An exact copy of all the data is required, with pictures left out.

▸ **Dataset rows**:
------------------------------------------------------------------------
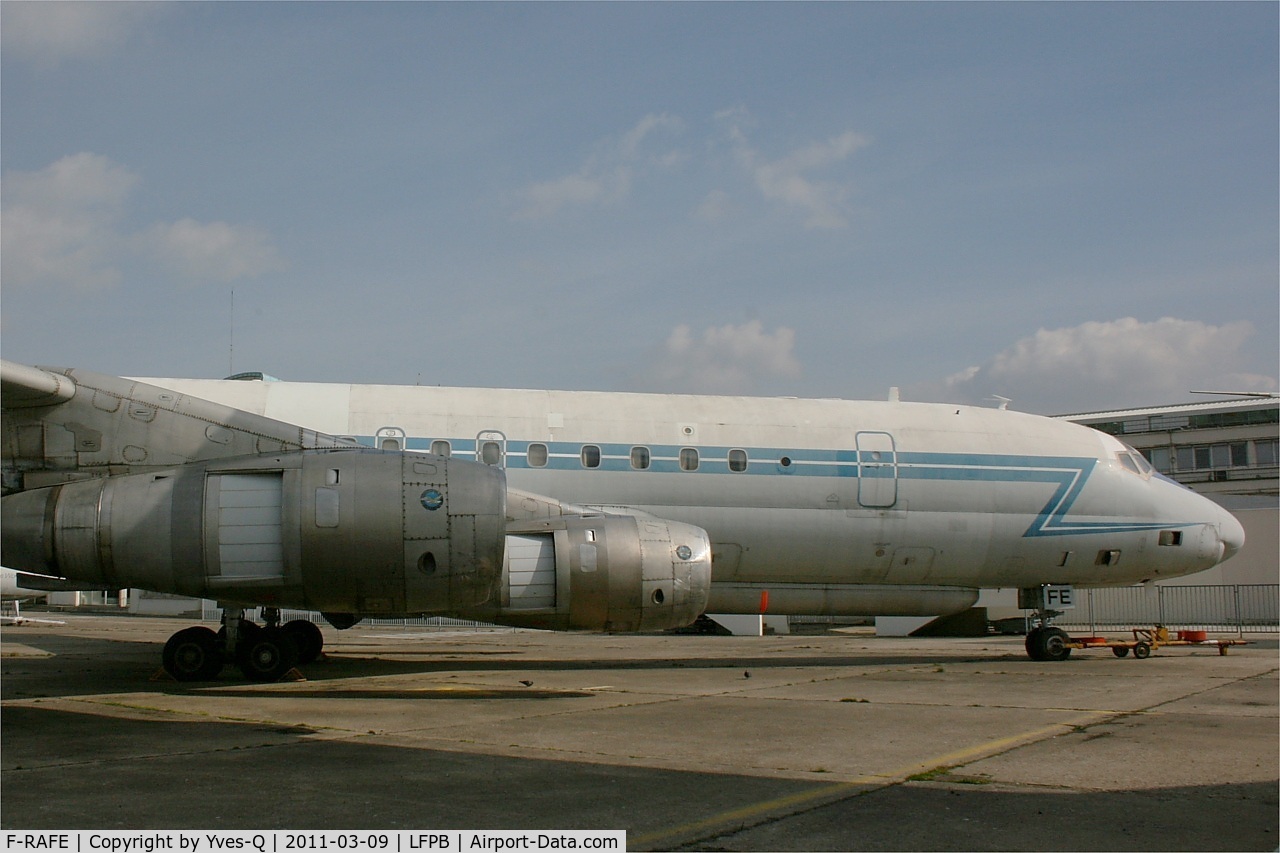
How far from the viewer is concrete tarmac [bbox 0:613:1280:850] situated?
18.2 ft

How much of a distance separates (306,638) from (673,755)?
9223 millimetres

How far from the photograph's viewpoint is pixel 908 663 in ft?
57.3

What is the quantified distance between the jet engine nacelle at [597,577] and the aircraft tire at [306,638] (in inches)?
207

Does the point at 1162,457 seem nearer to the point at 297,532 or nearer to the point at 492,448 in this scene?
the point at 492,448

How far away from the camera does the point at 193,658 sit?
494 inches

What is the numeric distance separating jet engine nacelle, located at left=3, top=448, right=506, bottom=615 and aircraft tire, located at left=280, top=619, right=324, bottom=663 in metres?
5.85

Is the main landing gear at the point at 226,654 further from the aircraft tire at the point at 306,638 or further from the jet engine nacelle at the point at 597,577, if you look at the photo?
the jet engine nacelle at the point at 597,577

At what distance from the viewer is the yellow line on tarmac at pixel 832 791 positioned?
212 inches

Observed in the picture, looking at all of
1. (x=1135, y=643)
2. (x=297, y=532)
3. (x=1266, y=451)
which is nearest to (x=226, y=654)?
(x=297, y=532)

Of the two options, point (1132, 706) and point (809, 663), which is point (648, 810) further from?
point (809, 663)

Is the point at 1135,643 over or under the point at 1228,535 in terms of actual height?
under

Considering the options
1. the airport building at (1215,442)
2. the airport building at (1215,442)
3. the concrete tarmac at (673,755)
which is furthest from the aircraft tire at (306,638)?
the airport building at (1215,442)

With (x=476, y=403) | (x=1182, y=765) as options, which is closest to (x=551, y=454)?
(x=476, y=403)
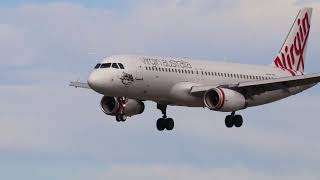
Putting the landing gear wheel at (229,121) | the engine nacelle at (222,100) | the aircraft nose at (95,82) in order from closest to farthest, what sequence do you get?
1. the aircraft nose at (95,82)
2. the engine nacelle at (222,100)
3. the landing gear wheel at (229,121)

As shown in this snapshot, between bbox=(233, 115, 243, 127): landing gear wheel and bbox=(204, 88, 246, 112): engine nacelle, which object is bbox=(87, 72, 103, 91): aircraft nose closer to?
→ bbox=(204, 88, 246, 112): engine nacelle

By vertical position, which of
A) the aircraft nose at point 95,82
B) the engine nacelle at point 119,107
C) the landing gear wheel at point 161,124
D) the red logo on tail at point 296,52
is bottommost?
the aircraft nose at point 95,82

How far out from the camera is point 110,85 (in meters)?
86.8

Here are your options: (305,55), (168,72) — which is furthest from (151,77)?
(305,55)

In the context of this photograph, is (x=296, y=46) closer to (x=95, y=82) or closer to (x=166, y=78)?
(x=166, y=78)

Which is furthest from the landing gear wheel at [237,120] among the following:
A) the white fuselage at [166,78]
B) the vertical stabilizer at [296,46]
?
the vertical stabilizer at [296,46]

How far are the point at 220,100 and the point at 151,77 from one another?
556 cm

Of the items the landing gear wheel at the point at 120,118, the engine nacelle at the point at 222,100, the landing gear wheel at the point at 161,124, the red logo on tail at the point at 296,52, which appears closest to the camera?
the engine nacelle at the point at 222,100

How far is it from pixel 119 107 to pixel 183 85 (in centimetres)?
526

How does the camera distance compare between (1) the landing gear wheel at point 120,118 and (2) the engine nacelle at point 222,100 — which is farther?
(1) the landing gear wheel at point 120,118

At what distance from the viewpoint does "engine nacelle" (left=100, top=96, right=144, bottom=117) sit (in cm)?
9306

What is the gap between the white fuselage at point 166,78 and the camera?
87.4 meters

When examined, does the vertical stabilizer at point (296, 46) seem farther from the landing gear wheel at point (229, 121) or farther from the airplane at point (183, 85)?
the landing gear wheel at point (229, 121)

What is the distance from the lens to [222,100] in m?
------------------------------------------------------------------------
▸ **Written solution**:
How far from the viewer is concrete tarmac [bbox 0:613:1280:850] situated?
18.2 ft

How much of a distance separates (306,638) from (673,755)?
9223 millimetres

How far from the photograph's viewpoint is pixel 908 663 in ft?
57.3

What is the quantified distance between the jet engine nacelle at [597,577] and the aircraft tire at [306,638] (in inches)?
207

Does the point at 1162,457 seem nearer to the point at 297,532 or nearer to the point at 492,448 in this scene?
the point at 492,448

How far away from the camera does the point at 193,658 sit?
494 inches

What is the numeric distance separating jet engine nacelle, located at left=3, top=448, right=506, bottom=615 and aircraft tire, located at left=280, top=619, right=324, bottom=663 in metres?
5.85

Is the main landing gear at the point at 226,654 further from the aircraft tire at the point at 306,638 or further from the jet engine nacelle at the point at 597,577, if you look at the photo?
the jet engine nacelle at the point at 597,577

At what distance from the viewer is the yellow line on tarmac at pixel 832 791 positioned?
212 inches

Observed in the picture, looking at all of
1. (x=1135, y=643)
2. (x=297, y=532)
3. (x=1266, y=451)
which is nearest to (x=226, y=654)?
(x=297, y=532)

Of the two options, point (1132, 706) and point (809, 663), which is point (648, 810) further from?
point (809, 663)

Is the point at 1135,643 over or under the point at 1228,535 in terms of actual height?
under

Considering the options
1. the airport building at (1215,442)
2. the airport building at (1215,442)
3. the concrete tarmac at (673,755)
which is furthest from the aircraft tire at (306,638)?
the airport building at (1215,442)

With (x=476, y=403) | (x=1182, y=765) as options, which is closest to (x=551, y=454)?
(x=476, y=403)
Putting the landing gear wheel at (229,121) | the engine nacelle at (222,100) | the aircraft nose at (95,82) in order from closest to farthest, what sequence do you get?
1. the aircraft nose at (95,82)
2. the engine nacelle at (222,100)
3. the landing gear wheel at (229,121)

As shown in this snapshot, between bbox=(233, 115, 243, 127): landing gear wheel and bbox=(204, 88, 246, 112): engine nacelle, which object is bbox=(87, 72, 103, 91): aircraft nose closer to?
→ bbox=(204, 88, 246, 112): engine nacelle

By vertical position, which of
A) the aircraft nose at point 95,82
B) the engine nacelle at point 119,107
C) the landing gear wheel at point 161,124
D) the red logo on tail at point 296,52
is bottommost?
the aircraft nose at point 95,82

How far out from the camera is point 110,85 (in meters)?
86.8

Here are your options: (305,55), (168,72) — which is furthest from (151,77)?
(305,55)

In the context of this photograph, is (x=296, y=46) closer to (x=95, y=82) or closer to (x=166, y=78)?
(x=166, y=78)

Which is furthest from the landing gear wheel at [237,120] among the following:
A) the white fuselage at [166,78]
B) the vertical stabilizer at [296,46]
?
the vertical stabilizer at [296,46]

How far are the point at 220,100 and the point at 151,77 from one another?
556 cm

Of the items the landing gear wheel at the point at 120,118, the engine nacelle at the point at 222,100, the landing gear wheel at the point at 161,124, the red logo on tail at the point at 296,52, which appears closest to the camera?
the engine nacelle at the point at 222,100

How far is it from pixel 119 107 to pixel 183 85 (in centimetres)?
526

How does the camera distance compare between (1) the landing gear wheel at point 120,118 and (2) the engine nacelle at point 222,100 — which is farther?
(1) the landing gear wheel at point 120,118

At what distance from the viewpoint does "engine nacelle" (left=100, top=96, right=144, bottom=117) sit (in cm)?
9306

What is the gap between the white fuselage at point 166,78 and the camera?
87.4 meters

When examined, does the vertical stabilizer at point (296, 46) seem farther from the landing gear wheel at point (229, 121) or farther from the airplane at point (183, 85)?
the landing gear wheel at point (229, 121)

What is the distance from the lens to [222,100] in m?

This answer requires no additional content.